[Work to be completed]
Copy out the passage of the coal plant discussion that opens with "To my knowledge, there" and closes with "a coal plant.", swapping "regulatory czar" for "energy secretary".

[Article]
:::
The EPA didn't shut down any plants. There are new regulations on pollution and the 50 year old dinosaur plants have to undergo expensive upgrades or switch to natural gas which is cheaper and more profitable anyway. Even some more modern coal plants are switching to natural gas.

To my knowledge, there is one regulatory czar. Who shut down the plants via regulation?

Show me where gas is cheaper than coal.

You may recall during the '08 elections, Obama warned the folks not to try to open a coal plant.
 
Natural gas prices down 34% from a year ago, coal prices up 19% but Garby wants to blame regulation.

Derp Derp Derp.

Interesting, you'd think market forces would determine which plants are making money.

Nope, it's the regulatory agencies.
 
RECOVERY SUMMER FALL WINTER NEVER? “Has the U.S. economy turned a corner? Yes, and then another corner and now it’s going backward. A slew of bad economic data today,” as collated by James Pethokoukis of the American Enterprise Institute:


If the above forecast is correct, the National Bureau of Economic Research might wind up declaring that the U.S. economy slipped back into recession in late 2012 even though the economy was actually not yet contracting at that point. (Here is my post from earlier on why we are in the recession red zone.)
:::
[Given data]

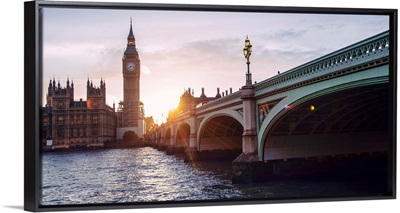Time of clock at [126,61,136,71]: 7:15
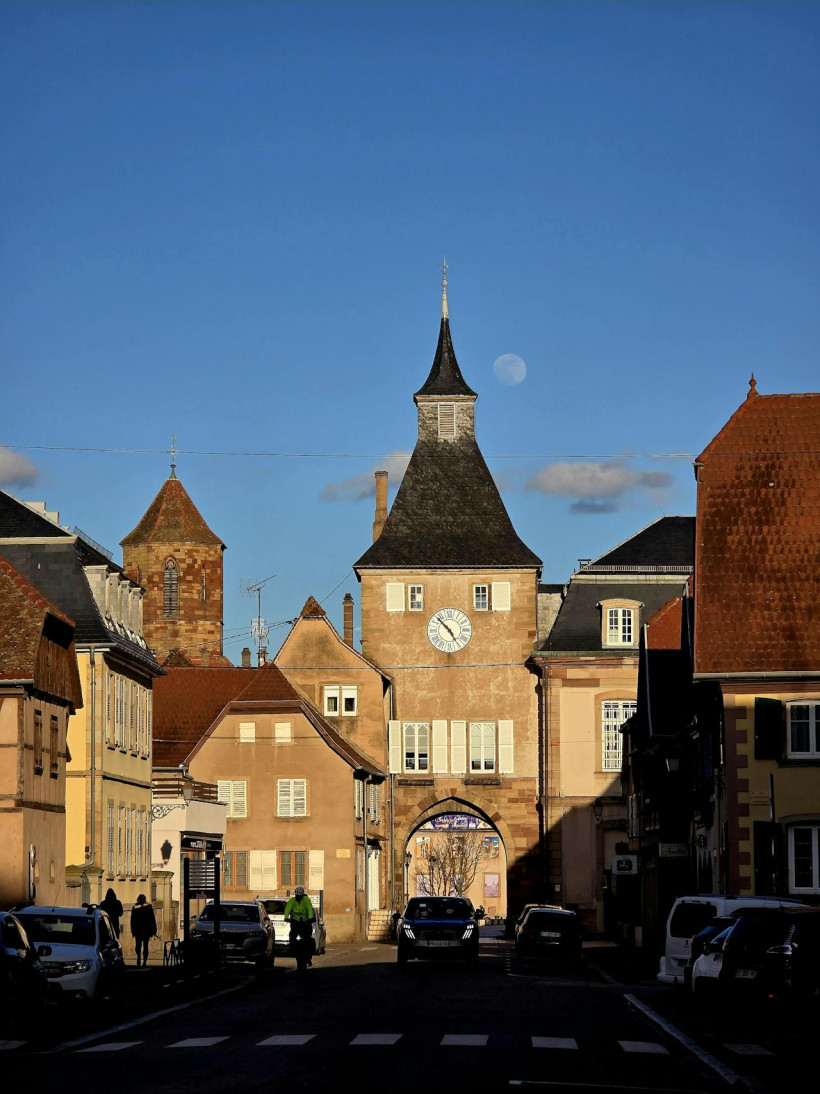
:::
[Response below]
To my knowledge, there is one energy secretary. Who shut down the plants via regulation?

Show me where gas is cheaper than coal.

You may recall during the '08 elections, Obama warned the folks not to try to open a coal plant.